Ich muss deswegen nächste Woche sogar noch einmal fahren. Wir sind den ganzen Tag in der Stadt gewesen und glaubten unsere Besorgungen bald erledigen zu können und dann noch ein paar Stunden auf den Skopus zu fahren, hatten aber soviel zu laufen, dass wir froh waren, bis 4 Uhr alles erledigt zu haben. Edith musste zum Konsulat um sich über verschiedenstes zu erkundigen - es wird wohl nicht mehr lange dauern, bis sie abdampft - dann waren wir zusammen bei Hans Beit, dem sie erzählen wollte, dass ihre Bürgschaft schon auf dem Wege nach Palästina sei. Ich habe weiter nicht mit ihm gesprochen - nur soll ich Dich grüssen.
Auch bei den alten Grünfleders war ich, um ihnen vom Tode Deines lb. Bruders zu unterrichten. Auch von ihnen die herzlichsten Grüsse und Beileid. Und dann mussten wir für andere Chawerim noch eine Menge Besorgungen machen, so dass wir 8 Stunden hintereinander kreuz und quer durch Jeruschalajim laufen konnten.
Von hier, wie immer wenig neues. Heute abend ist hier eine Feier zum Ende der Obsternte, für die Dan wieder seine „Gemälde” zu liefern hat. - Meine Arbeit ist schon die ganze Woche und wahrscheinlich noch länger auf dem Bau, dessen Guss fertig ist, und der jetzt verputzt wird. Ich tu' schon seit einigen Tagen nichts anderes mehr als Sandsieben. - Dann ist meine Plombe schon zum vierten Mal ausgefallen (das erste Mal hat sie mir Dr. Allers gemacht) und bekomme ich jetzt wahrscheinlich eine Goldkrone. - Am vorigen Schabbath habe ich ein wenig über „Faust” gesprochen und aus ihm vorgelesen, woran sich mit Naftali eine interessante Diskussion knüpfte.

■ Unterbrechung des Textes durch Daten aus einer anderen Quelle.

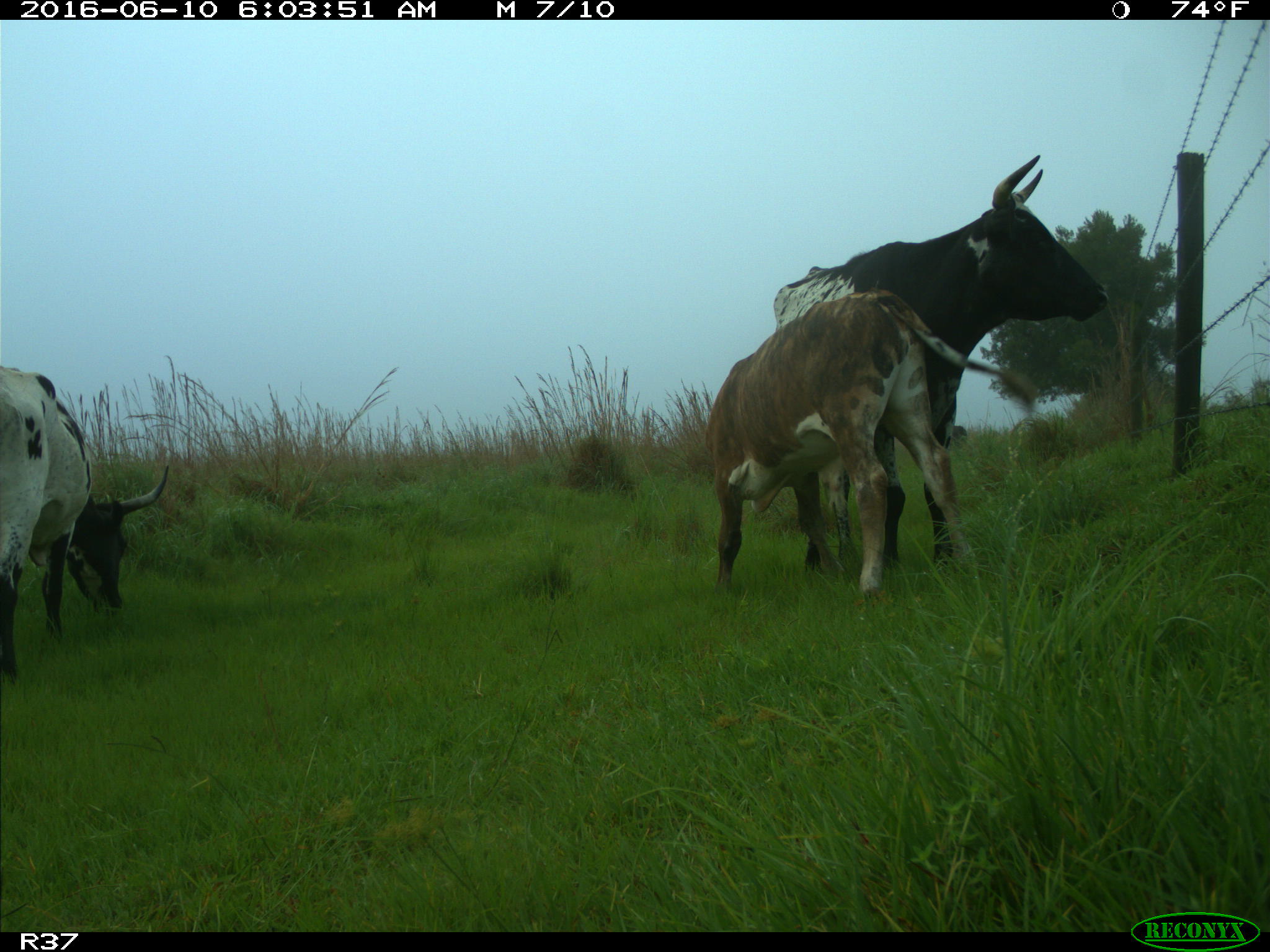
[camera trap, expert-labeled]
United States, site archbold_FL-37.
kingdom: Animalia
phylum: Chordata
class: Mammalia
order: Artiodactyla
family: Bovidae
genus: Bos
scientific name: Bos taurus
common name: domestic cow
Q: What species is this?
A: Bos taurus (domestic cow).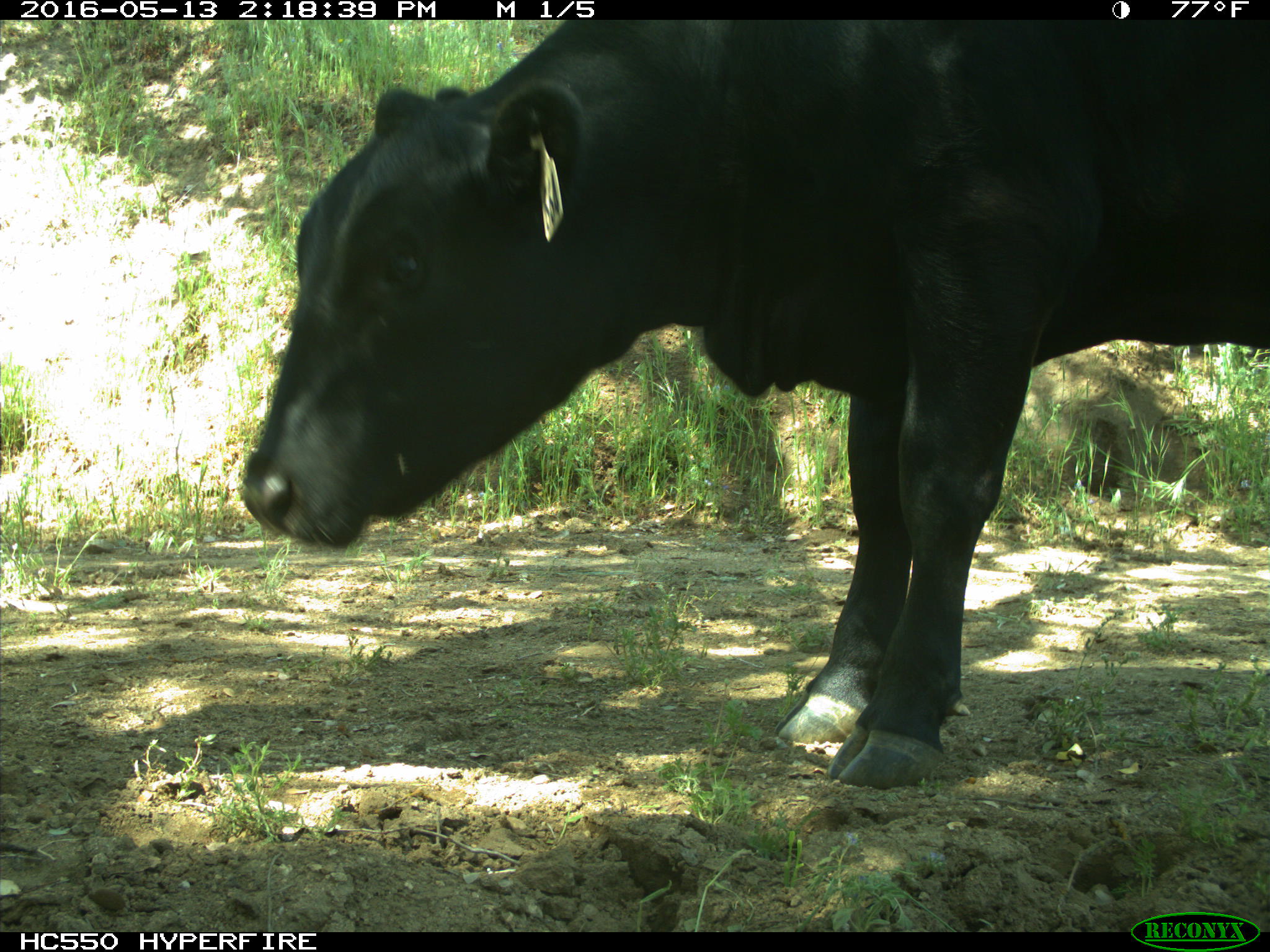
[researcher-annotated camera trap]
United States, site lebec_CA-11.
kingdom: Animalia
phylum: Chordata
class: Mammalia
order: Artiodactyla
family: Bovidae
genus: Bos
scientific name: Bos taurus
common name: domestic cow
Bos taurus (domestic cow).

Und das wäre eigentlich alles, was es von hier zu berichten gibt. Wir sind alle in grosser Spannung auf die Sichals mit Hans Beit, die übermorgen sein wird und schwelgen alle in allen möglichen Mutmassungen.
Anbei ein Bild von Werner und mir und einige Marken, die mir Richard mitgeschickt hat.
Ich bitte Euch mir jetzt immer 2 Antwortscheine zu schicken. Und vor allen Dingen schickt mir bald die Bilder samt Negativen und auch die beiden Bilder von unserer Fahrt aus Massadah und Merchaviah, die ich Euch schon vor 2 Monaten geschickt habe und die ich unbedingt wiederhaben möchte.
Soweit für heute. Alles Gute. Recht viele Grüsse und Küsse in Erwartung baldiger Post meines Pipsleins.
Euer Ernst.
Warum hat denn „Pappi” noch nichts von sich hören laßen? Wenn einer eine Reise tut so kann er was erzählen, stimmts? Wir warten alle auf einen Bericht von Ihnen u. ganz besonders Eli. Das kleine Persönchen war neulich mit Eli bei Grünfelders, dieselben großen Gefallen fanden in den Augn der kleinen unbedeutenden Persönlichkeit.
Was sich hier von Bedeutung zugetragen hat, wird Ihnen Eli wohl schon berichtet haben. Ich nehme an daß Sie inzwischen wohlbehalten zu Hause angekommen sind.